> **Problem details**
Transcribe every record verbatim; no pictures.

Extracted data entries

▼

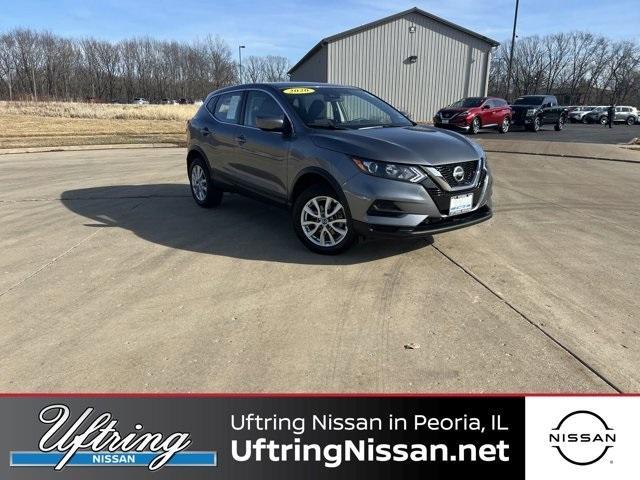 used 2020 Nissan Rogue Sport car, priced at $19,489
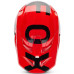 Мотошолом FOX V1 Mips Helmet - SHIELD [Flo Red], M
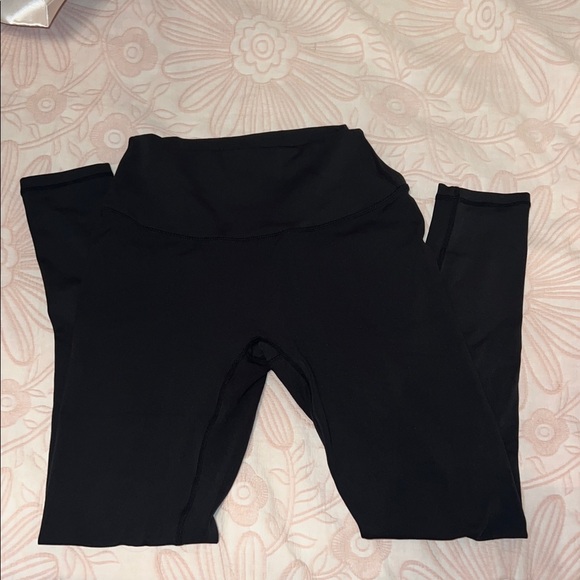 PARAGON black Leggings NWOT - Picture 2 of 4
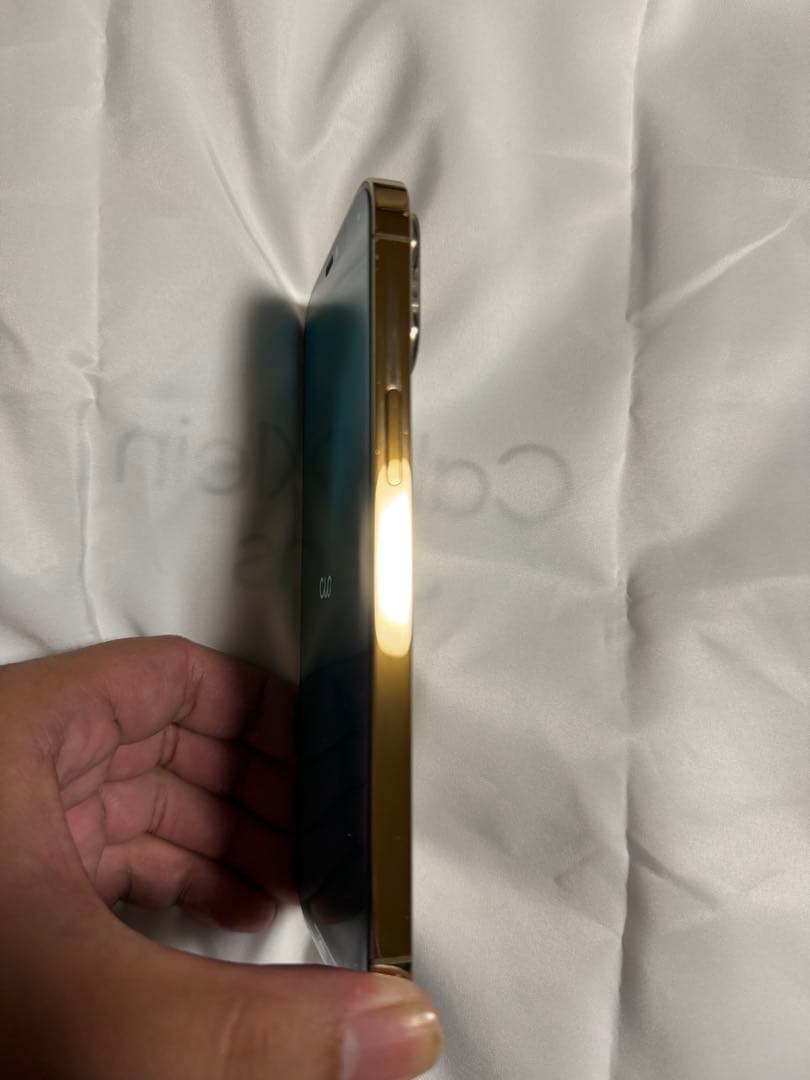 iPhone 12ProMax 512GB ゴールド 本体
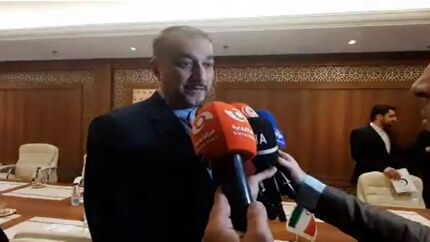 امیرعبداللهیان: سفیر جمهوری آذربایجان به ایران برمی‌گردد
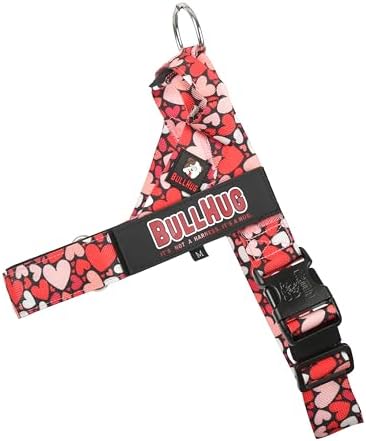 BULLHUG Adjustable Dog Harness– No Pull, No Choke – - Image 3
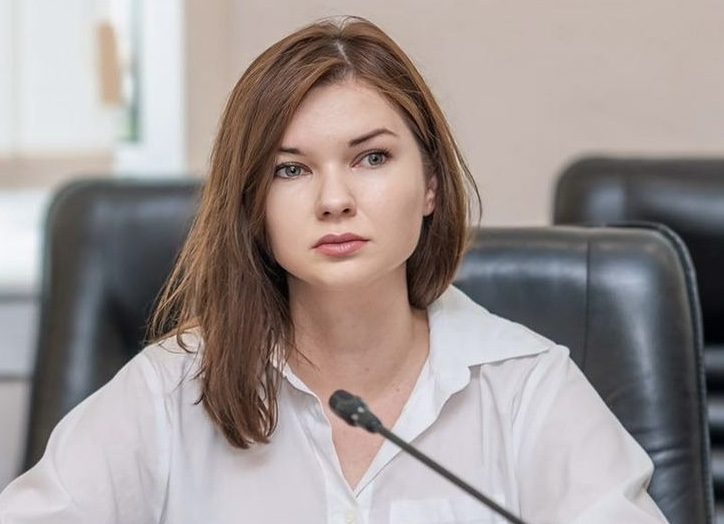 Людмила Сугак стала и. о. министра юстиции — что о ней известно ➤ Prozoro.net.ua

▲

> **Task output**
 used 2020 Nissan Rogue Sport car, priced at $19,489
 Мотошолом FOX V1 Mips Helmet - SHIELD [Flo Red], M
 PARAGON black Leggings NWOT - Picture 2 of 4
 iPhone 12ProMax 512GB ゴールド 本体
 امیرعبداللهیان: سفیر جمهوری آذربایجان به ایران برمی‌گردد
 BULLHUG Adjustable Dog Harness– No Pull, No Choke – - Image 3
 Людмила Сугак стала и. о. министра юстиции — что о ней известно ➤ Prozoro.net.ua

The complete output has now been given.